BLOC DE TEXTE:
Vers le soir, de nombreux coups de fusil et les chants joyeux des bateliers canadiens, nous annoncèrent l’arrivée du bateau qui venait nous délivrer. L’équipage se composait de six vigoureux Canadiens au teint bruni par le soleil et aux longs cheveux tombant sur les épaules.

Après plusieurs tentatives infructueuses, nous réussîmes enfin à faire entrer nos mulets dans le fleuve. Excités par nos cris aigus, par les cailloux que nous leur jetions et par de nombreux coups de fusil tirés au-dessus de leur tête, ils se laissèrent emporter par le courant, tandis que nous les suivions en bateau et les dirigions à coups de rames.

Deux heures après nous atteignîmes le fort Union où nous trouvâmes notre pauvre métis couché avec une fièvre brûlante, et vraiment méconnaissable : sa figure n’était qu’une masse de piqûres de moustiques envenimées et ses paupières étaient enflées au point qu’il ne pouvait ouvrir les yeux. Après avoir traversé la rivière de la Roche jaune, il s’était engagé dans un marais où il enfonçait jusqu’aux épaules au milieu des joncs et de hautes herbes qui s’entortillaient à ses jambes et l’arrêtaient souvent. Enfin il s’en arracha à la nuit, mais poursuivi par une nombreuse bande de loups, il n’eut que le temps de grimper dans les branches d’un saule où il resta accroché jusqu’au jour, à quelques pouces seulement de ses ennemis affamés dont les yeux brillaient dans l’obscurité comme autant de lumières. Le lendemain il traversa le Missouri à la nage, mais tellement épuisé qu’il eut les plus grandes peines à gagner le fort.

ÉNONCÉ ÉCRIT:
Reproduisez le passage du récit en commençant par « Après plusieurs tentatives » et en allant jusqu’à « coups de rames. ». Les lignes qui suivent ne sont pas nécessaires.

DONNÉES FOURNIES:
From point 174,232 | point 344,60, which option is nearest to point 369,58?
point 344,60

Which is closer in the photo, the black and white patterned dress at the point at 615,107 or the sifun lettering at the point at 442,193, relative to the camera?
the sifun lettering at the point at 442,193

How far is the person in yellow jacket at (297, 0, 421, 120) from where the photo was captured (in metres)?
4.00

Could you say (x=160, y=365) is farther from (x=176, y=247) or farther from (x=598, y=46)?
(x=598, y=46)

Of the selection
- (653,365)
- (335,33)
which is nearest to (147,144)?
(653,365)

* * *

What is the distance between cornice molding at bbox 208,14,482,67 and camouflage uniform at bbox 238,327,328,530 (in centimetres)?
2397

...

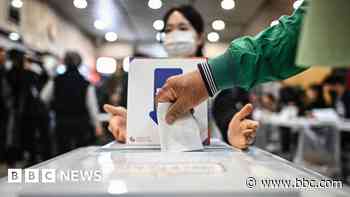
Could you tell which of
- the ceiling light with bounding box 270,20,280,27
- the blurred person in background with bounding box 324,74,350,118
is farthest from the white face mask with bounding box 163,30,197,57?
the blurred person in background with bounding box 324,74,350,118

CORRIGÉ:
Après plusieurs tentatives infructueuses, nous réussîmes enfin à faire entrer nos mulets dans le fleuve. Excités par nos cris aigus, par les cailloux que nous leur jetions et par de nombreux coups de fusil tirés au-dessus de leur tête, ils se laissèrent emporter par le courant, tandis que nous les suivions en bateau et les dirigions à coups de rames.